Document:
My ideas for a solution were numerous variations on:

Create a bitstring of zeros ( size = N / 8 )
Establish initial endpoints of the bitstring
Randomly select a bit within the endpoints
If bit has already been chosen, choose the nearest available bit in a random direction
If bit is either endpoint, move the endpoint to the nearest unchosen bit

I did learn a bit about bitstrings and bit operators, but not enough to be succesful at my task. The following code is my latest variation which is the most memory efficient, but not the fastest.

#!/usr/bin/perl
use strict;
use warnings;

my $next = Gen_Iter( $ARGV[0] || 10 );

while ( defined( my $rand = $next->() ) ) {
    print "$rand\n";
}

sub Gen_Iter {
    my $wrk = shift;

    # Create initial bitstring
    my $bytes = int ( $wrk / 8 );
    my $pad = 8 - $wrk % 8;
    $pad += $pad == 8 ? -8 : 0;
    $bytes++ if $pad;
    my $str = "\0" x $bytes;
    vec($str, $_, 1) = 1 for $wrk .. $bytes * 8 - 1;

    # Establish initial boundaries
    my $beg = 0;
    my $end = $wrk;


    # return magic sub
    return sub {
        return () if ! $wrk--;
        my $num = Get_Random->($str, $beg, $end);
        $beg = Post_Zero( $str, $num ) if $num == $beg;
        $end = Prev_Zero( $str, $num ) if $num == $end;
        vec($str, $num, 1) = 1;
        return $num;
    };
}

# Count leading 1s in a bitstring
sub Leading {
    my $str = shift;
    $str =~ /^(\xFF*)/;
    my $skip = length $1;
    return -1 if $skip == length $str;
    my $byte = unpack("x${skip}A1", $str);
    my $extra = -1;
    while ( $extra++ < 6 ) {
        last if ! vec($byte, $extra, 1);
    }
    return $skip * 8 + $extra;
}

# Count trailing 1s in a bitstring
sub Trailing {
    my $str = shift;
    my $len = length $str;
    $str =~ /(\xFF*)$/;
    my $match = length $1;
    return -1 if $len == $match;
    my $skip = $len - $match - 1;
    my $byte = unpack("x${skip}A1", $str);
    my $extra = 8;
    while ( $extra-- ) {
        last if ! vec($byte, $extra, 1);
    }
    return ($len - $skip - 1) * 8 + (7 - $extra);
}

# Find a 0 before current location (-1 if none)

Set exercise A: In the bitstring post, how does the latest code variation compare in memory use and speed?
Set exercise B: Print everything in the bitstring post from "I did learn" down to "not the fastest.".

Material:
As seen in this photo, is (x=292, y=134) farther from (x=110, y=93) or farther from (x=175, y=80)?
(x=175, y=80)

Result A: It is the most memory efficient, but not the fastest.

Result B:
I did learn a bit about bitstrings and bit operators, but not enough to be succesful at my task. The following code is my latest variation which is the most memory efficient, but not the fastest.